Скучная Жизнь 4 - Виталий Хонихоев
— Агасси. — мужчина выпрямляется, в его голосе звучит сталь: — попрошу вас покинуть мой кабинет, иначе я вызову охрану.
— Серьезно? Вызови. Поговорим все вместе. О том, что случилось… например с твоей двоюродной сестрой, с Юной Юн.
— … извините, что? — рука мужчина замирает на полпути к кнопке селектора: — кто вы такая?
— Я — Арчи Гудвин. И мой Ниро Вульф не дает мне окончательных ответов. «Сходи, разузнай все до конца» — передразнивает она чей-то менторский тон: — дескать пока до конца не разберешься, рано выводы делать. А для меня так все ясно — ты сволочь и подонок, который Юне всю жизнь испортил. Так что я ходить вокруг да около, собирать информацию и анализировать больше не собираюсь. Пусть эта Оби думает, у нее голова большая. А я решила просто в кабинет к тебе прийти и все тебе в лицо высказать. Посмотреть, как ты будешь корчится… как угорь на сковородке.
— Я… я не понимаю, о чем речь. — мужчина отставляет клюшку для гольфа в сторону, снимает пиджак со спинки кресла и накидывает его. Одергивает рукава и садится за стол. На первый взгляд он все так же спокоен и уверен в себе, но Чон Джа видит, что его левая щека пару раз дернулась в нервном тике.
— И я не понимаю. — откликается Чон Джа, прищурившись и глядя на своего оппонента: — не понимаю.
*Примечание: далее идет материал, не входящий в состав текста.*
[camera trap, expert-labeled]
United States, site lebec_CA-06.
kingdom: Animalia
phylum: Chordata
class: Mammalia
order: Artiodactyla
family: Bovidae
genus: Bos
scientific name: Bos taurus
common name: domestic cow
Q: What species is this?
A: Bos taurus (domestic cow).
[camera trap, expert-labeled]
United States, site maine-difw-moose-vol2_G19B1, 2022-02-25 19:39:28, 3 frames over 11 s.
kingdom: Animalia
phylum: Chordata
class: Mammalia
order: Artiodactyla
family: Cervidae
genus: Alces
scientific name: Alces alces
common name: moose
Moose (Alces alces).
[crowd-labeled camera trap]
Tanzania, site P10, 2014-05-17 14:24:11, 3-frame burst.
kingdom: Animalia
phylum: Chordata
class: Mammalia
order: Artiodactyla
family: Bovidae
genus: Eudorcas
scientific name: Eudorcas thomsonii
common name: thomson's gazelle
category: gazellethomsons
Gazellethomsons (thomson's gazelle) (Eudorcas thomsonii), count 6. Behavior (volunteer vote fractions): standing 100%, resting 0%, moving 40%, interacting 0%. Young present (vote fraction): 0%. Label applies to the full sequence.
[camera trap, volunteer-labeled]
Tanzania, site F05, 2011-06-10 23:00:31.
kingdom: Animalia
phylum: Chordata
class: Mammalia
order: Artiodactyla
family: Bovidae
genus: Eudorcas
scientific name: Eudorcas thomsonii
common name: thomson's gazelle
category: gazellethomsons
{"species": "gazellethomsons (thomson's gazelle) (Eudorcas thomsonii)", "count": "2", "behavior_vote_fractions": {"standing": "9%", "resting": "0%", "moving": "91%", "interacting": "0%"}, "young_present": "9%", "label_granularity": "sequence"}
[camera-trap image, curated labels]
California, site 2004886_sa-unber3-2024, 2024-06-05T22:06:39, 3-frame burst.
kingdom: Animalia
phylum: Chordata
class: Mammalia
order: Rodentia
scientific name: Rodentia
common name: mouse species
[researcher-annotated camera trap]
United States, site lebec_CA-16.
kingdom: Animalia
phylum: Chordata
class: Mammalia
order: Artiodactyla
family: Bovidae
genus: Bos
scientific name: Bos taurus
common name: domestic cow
Мне нужен был моральный компас, понимаешь? Что вот с тобой делать? Нет, я могла бы организовать утечку в СМИ, в сеть, написать заявление в прокуратуру. Каков там срок давности по преступлениям насильственного характера? За групповое изнасилование? Я не разбираюсь, Юна — разбирается. Но то, что потом ни тебе, ни твоему дяде, ни всей вашей фирме никакой больше лицензии на осуществление деятельности не светит — это я могу сказать. Но это здорово повредит и самой Юне… это я тоже понимаю. Так что… наверное я могла бы решить дело так, как обычно решают на улицах… тем более что есть у меня парочка знакомых по ту сторону закона. Вывезти тебя на водохранилище, обуть в бетонные башмаки и отправить прогуляться по дну, водичкой подышать, да с рыбками поговорить… но мистер Хайд говорит что сперва нужно определиться. Вот я и спрашиваю тебя, Ё Син — как ты вообще по земле ходишь? По ночам спишь? Нормально все?
— Кто бы вы не были, агасси, сейчас вы сами себя закапываете. — предупреждает ее Ё Син, его лицо твердеет, словно застывающий бетон, глаза сужаются: — все разговоры в этом кабинете записываются. И они могут быть использованы против вас в суде.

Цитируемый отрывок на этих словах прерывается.